Cela affecte de manière disproportionnée les personnes de couleur racialisées et historiquement exclues, les personnes non conformes au genre, les minorités religieuses, les personnes handicapées et les communautés LGBTQ dans leur pays d’origine ainsi qu’en Europe.

Bon nombre de ces solutions impliquent le déplacement des populations autochtones et locales de leurs terres, ce qui entraîne des violations généralisées des droits humains et fonciers.

Au cours de la dernière décennie, des militants, des universitaires et des organisateurs du mouvement pour la justice climatique dans les pays du Sud ont appelé à un vaste programme de réparations climatiques pour expier le rôle du Nord dans la création et l’accélération de la crise climatique.

Ces appels n’ont fait que s’intensifier lors de la COP26 en novembre de l’année dernière lorsque les groupes de jeunes les ont repris.

Parallèlement à l’adaptation, à l’atténuation et au financement des pertes et dommages indispensables, un programme de réparation climatique pourrait inclure (mais sans s’y limiter) le partage sans brevet de technologies vertes avec les pays du Sud, l’imposition de la richesse dans les pays du Nord, l’annulation de la dette, les réformes de la transparence fiscale et les réformes des institutions internationales.
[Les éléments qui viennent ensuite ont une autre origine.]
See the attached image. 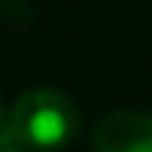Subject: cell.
<instances>
[{
    "instance_id": "obj_1",
    "label": "cell",
    "mask_w": 152,
    "mask_h": 152,
    "mask_svg": "<svg viewBox=\"0 0 152 152\" xmlns=\"http://www.w3.org/2000/svg\"><path fill=\"white\" fill-rule=\"evenodd\" d=\"M81 112L68 93L56 87H34L12 102L0 140L25 152H53L78 137Z\"/></svg>"
},
{
    "instance_id": "obj_2",
    "label": "cell",
    "mask_w": 152,
    "mask_h": 152,
    "mask_svg": "<svg viewBox=\"0 0 152 152\" xmlns=\"http://www.w3.org/2000/svg\"><path fill=\"white\" fill-rule=\"evenodd\" d=\"M96 152H152V115L137 109H118L102 115L93 127Z\"/></svg>"
},
{
    "instance_id": "obj_3",
    "label": "cell",
    "mask_w": 152,
    "mask_h": 152,
    "mask_svg": "<svg viewBox=\"0 0 152 152\" xmlns=\"http://www.w3.org/2000/svg\"><path fill=\"white\" fill-rule=\"evenodd\" d=\"M0 152H25V149H19V146H10V143H3V140H0Z\"/></svg>"
},
{
    "instance_id": "obj_4",
    "label": "cell",
    "mask_w": 152,
    "mask_h": 152,
    "mask_svg": "<svg viewBox=\"0 0 152 152\" xmlns=\"http://www.w3.org/2000/svg\"><path fill=\"white\" fill-rule=\"evenodd\" d=\"M3 124H6V115H3V102H0V137H3Z\"/></svg>"
}]
</instances>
Jusqu’à présent, les pays riches ont promis des montants pitoyables d’aide au Pakistan. L’UE, qui est responsable de 23,2 % des émissions mondiales de dioxyde de carbone, n’a alloué que 1,8 million d’euros à l’aide humanitaire aux victimes des inondations, soit moins de cinq cents par personne. Comparez cela aux 34,4 milliards d’euros qu’il prévoit de dépenser pour le contrôle des frontières au cours des prochaines années, afin d’empêcher les réfugiés climatiques d’entrer dans la « forteresse de l’Europe ».

Ce dont le Pakistan a besoin maintenant, c’est l’annulation inconditionnelle de toute sa dette extérieure et le paiement de réparations pour les ravages et la destruction que les voies impérialistes du Nord ont causé dans le pays.

Alors que les personnes déplacées du Pakistan commencent à reconstruire leur vie et que les efforts de réhabilitation et de restauration sont en cours, ce dont les citoyens pakistanais et son gouvernement ont besoin, c’est de la solidarité de l’UE et non de la charité. Les réparations climatiques sont le premier pas vers cela.

L’UE, en plus de fournir une aide adéquate aux victimes des inondations, peut faire pression pour que la conversation sur les réparations se poursuive, enfin aider à établir le mécanisme de financement des pertes et dommages lors des pourparlers sur le climat de 2023 (COP27) en Égypte, et remplir son obligation envers les 100 milliards de dollars [€101bn] un an promis dans l’accord de Paris.

Il peut également fournir un financement immédiat pour la reconstruction des écoles qui ont été détruites lors des inondations afin que les enfants du Pakistan n’aient pas à perdre plus que ce qu’ils ont déjà.

C’est loin d’être la justice climatique pour laquelle l’UE a une responsabilité historique. Mais ce serait un début.